Caption-style text data:
┌────────
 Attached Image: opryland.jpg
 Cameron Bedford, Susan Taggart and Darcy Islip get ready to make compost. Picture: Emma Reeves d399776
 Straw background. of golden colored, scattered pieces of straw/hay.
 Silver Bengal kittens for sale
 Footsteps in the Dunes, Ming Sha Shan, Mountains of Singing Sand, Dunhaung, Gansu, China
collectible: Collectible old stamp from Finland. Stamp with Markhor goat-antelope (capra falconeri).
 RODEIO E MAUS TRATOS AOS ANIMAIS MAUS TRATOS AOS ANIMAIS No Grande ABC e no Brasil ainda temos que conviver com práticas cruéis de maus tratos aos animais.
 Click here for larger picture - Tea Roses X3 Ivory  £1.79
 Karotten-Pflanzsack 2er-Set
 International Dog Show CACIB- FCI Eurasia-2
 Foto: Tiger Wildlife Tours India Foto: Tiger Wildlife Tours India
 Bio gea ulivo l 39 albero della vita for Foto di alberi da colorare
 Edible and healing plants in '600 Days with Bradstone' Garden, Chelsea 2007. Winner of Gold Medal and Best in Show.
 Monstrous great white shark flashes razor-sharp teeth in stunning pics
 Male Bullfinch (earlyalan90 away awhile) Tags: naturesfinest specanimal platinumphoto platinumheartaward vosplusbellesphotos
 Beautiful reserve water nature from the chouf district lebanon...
└────────
┌────────
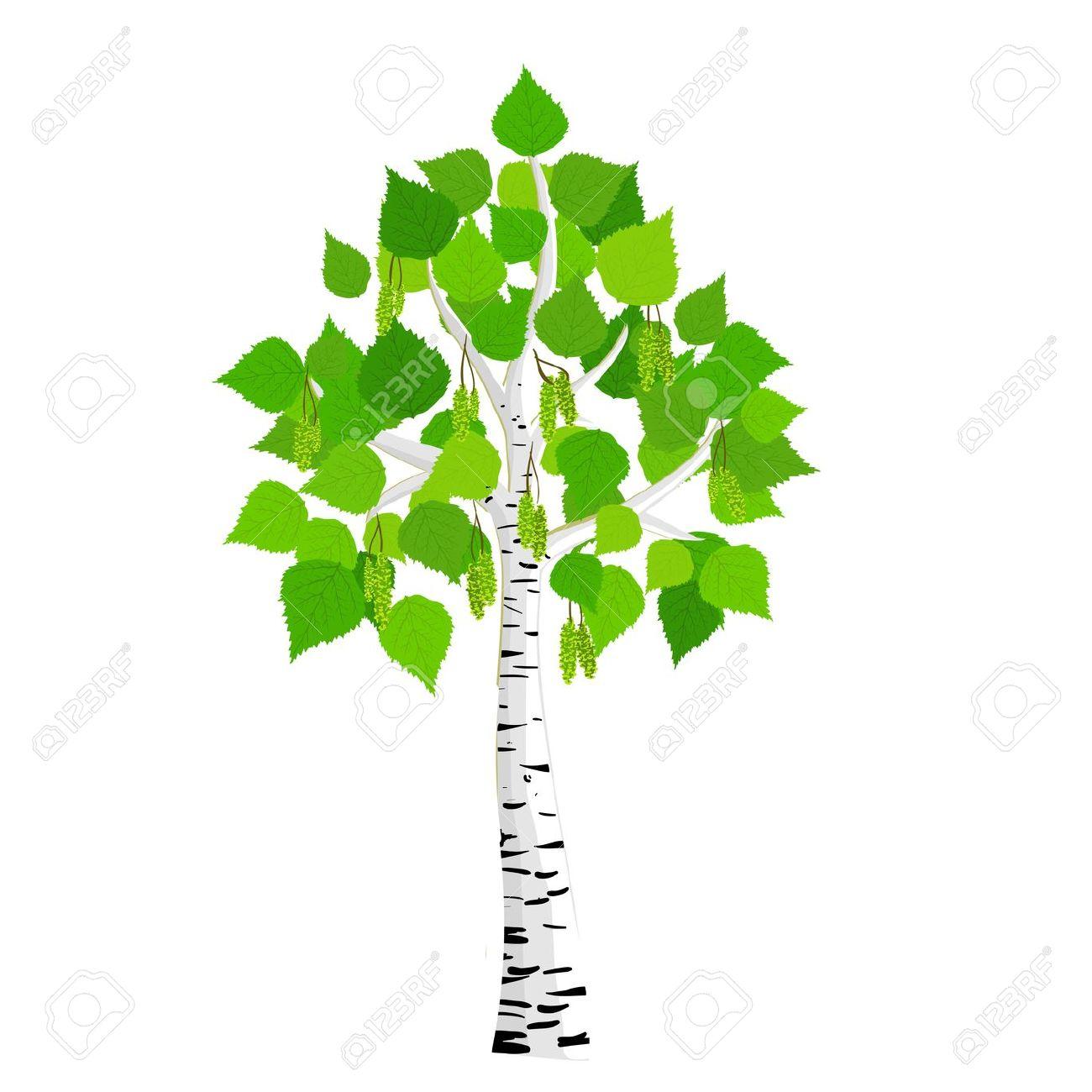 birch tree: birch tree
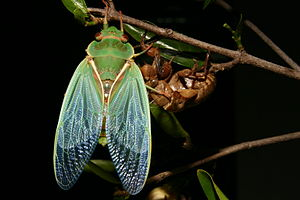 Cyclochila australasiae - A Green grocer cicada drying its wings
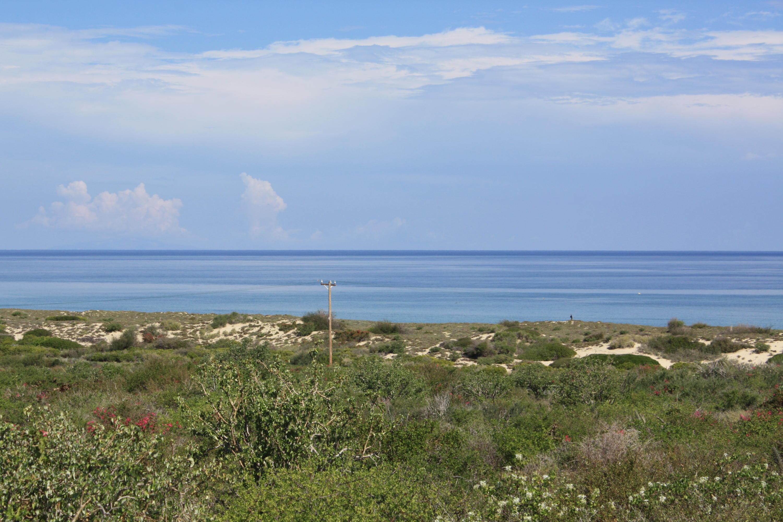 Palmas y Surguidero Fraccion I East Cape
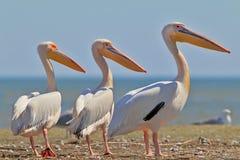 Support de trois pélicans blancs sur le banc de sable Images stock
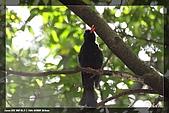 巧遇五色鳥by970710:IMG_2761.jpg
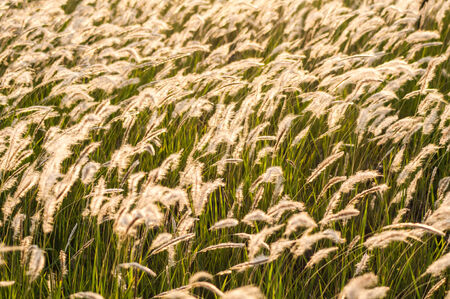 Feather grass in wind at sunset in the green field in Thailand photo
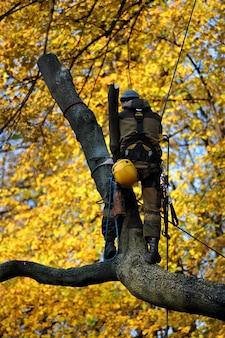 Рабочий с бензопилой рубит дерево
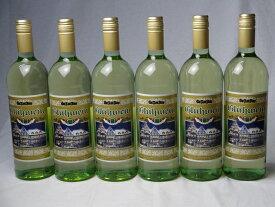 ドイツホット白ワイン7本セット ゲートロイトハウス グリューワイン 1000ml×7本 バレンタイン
└────────
Beginning with the line that has "Attached Image: opryland.jpg" and ending with the line that has "Beautiful reserve water", set down the lines above exactly and include no others.

 Attached Image: opryland.jpg
 Cameron Bedford, Susan Taggart and Darcy Islip get ready to make compost. Picture: Emma Reeves d399776
 Straw background. of golden colored, scattered pieces of straw/hay.
 Silver Bengal kittens for sale
 Footsteps in the Dunes, Ming Sha Shan, Mountains of Singing Sand, Dunhaung, Gansu, China
collectible: Collectible old stamp from Finland. Stamp with Markhor goat-antelope (capra falconeri).
 RODEIO E MAUS TRATOS AOS ANIMAIS MAUS TRATOS AOS ANIMAIS No Grande ABC e no Brasil ainda temos que conviver com práticas cruéis de maus tratos aos animais.
 Click here for larger picture - Tea Roses X3 Ivory  £1.79
 Karotten-Pflanzsack 2er-Set
 International Dog Show CACIB- FCI Eurasia-2
 Foto: Tiger Wildlife Tours India Foto: Tiger Wildlife Tours India
 Bio gea ulivo l 39 albero della vita for Foto di alberi da colorare
 Edible and healing plants in '600 Days with Bradstone' Garden, Chelsea 2007. Winner of Gold Medal and Best in Show.
 Monstrous great white shark flashes razor-sharp teeth in stunning pics
 Male Bullfinch (earlyalan90 away awhile) Tags: naturesfinest specanimal platinumphoto platinumheartaward vosplusbellesphotos
 Beautiful reserve water nature from the chouf district lebanon...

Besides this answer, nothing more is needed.